Wilma Groenen, Saskatoon

Third-party advocacy groups must come clean

As a long-time Regina political watcher, I’ve seen many third-party groups come and go during civic elections. I was even part of one. RealRenewal was a sadly unsuccessful bid to stop public school trustees from closing 13 schools in advance of a predicted population boom.

We never hid how we fundraised our paltry $100 donations to candidates against closures, and duly submitted financial statements to the province’s publicly accessible corporate registry.
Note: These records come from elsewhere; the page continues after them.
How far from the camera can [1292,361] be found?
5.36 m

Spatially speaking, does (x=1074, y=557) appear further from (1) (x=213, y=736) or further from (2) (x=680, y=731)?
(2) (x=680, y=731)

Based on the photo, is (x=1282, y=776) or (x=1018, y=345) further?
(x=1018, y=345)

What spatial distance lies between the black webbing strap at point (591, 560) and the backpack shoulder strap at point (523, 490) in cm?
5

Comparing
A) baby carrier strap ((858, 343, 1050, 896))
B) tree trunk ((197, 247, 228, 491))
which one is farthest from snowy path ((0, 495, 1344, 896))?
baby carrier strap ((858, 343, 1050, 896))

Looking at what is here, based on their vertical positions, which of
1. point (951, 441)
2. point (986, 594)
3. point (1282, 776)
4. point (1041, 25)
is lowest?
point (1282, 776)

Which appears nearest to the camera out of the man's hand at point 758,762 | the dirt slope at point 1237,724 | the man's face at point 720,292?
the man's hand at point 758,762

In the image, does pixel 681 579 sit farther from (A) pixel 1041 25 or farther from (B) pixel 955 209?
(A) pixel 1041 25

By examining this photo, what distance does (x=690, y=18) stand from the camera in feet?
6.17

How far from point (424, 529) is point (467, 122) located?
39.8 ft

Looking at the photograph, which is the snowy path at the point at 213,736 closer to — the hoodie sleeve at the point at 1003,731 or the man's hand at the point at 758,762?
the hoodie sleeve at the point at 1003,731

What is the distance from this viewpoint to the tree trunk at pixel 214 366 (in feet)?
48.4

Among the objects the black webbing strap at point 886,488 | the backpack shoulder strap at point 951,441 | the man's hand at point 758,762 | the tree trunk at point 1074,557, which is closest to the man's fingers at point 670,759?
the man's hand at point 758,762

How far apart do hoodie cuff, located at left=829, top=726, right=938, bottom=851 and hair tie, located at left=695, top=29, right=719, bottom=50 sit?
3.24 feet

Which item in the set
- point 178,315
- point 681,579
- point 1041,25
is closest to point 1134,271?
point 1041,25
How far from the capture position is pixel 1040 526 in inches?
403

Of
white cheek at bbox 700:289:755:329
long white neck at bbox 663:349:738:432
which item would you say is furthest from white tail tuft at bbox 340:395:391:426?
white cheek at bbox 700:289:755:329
We published our nonprofit registration number and contact info on our website. We didn’t hide behind social media accounts, but put ourselves out there at public meetings and in the media.

We weren’t special. All the other groups I know of did the same, not because they had to, but because it was the right and normal way to participate in election issues. Clearly the guardrails we didn’t need in the past are needed now.

If they are allowed to hide in the dark, others will do the same. It’s time for the province to stand up and launch a review of legislation that governs municipal and RM elections. And if any their apparatchiks are involved, even remotely, the hidden meddling has to stop right now. Democracy dies in darkness.

Trish Elliott, Regina

(The letter above was originally published in the Regina Leader-Post.)

Wake-up call for rural Saskatchewan

He has stopped funding grants for rural museums to hire students. Under Saskatchewan Party governance, family farms have been forced to submit to corporate takeovers.

Employment opportunities are systematically relocated to the cities. Now does that support our whole province?  For years, Moe has been gutting education and health care (with the exception of funding a new hospital in Shellbrook, despite sorely needed upgrades for a nearby bigger city hospital).

So why does rural Saskatchewan keep him secure in his job?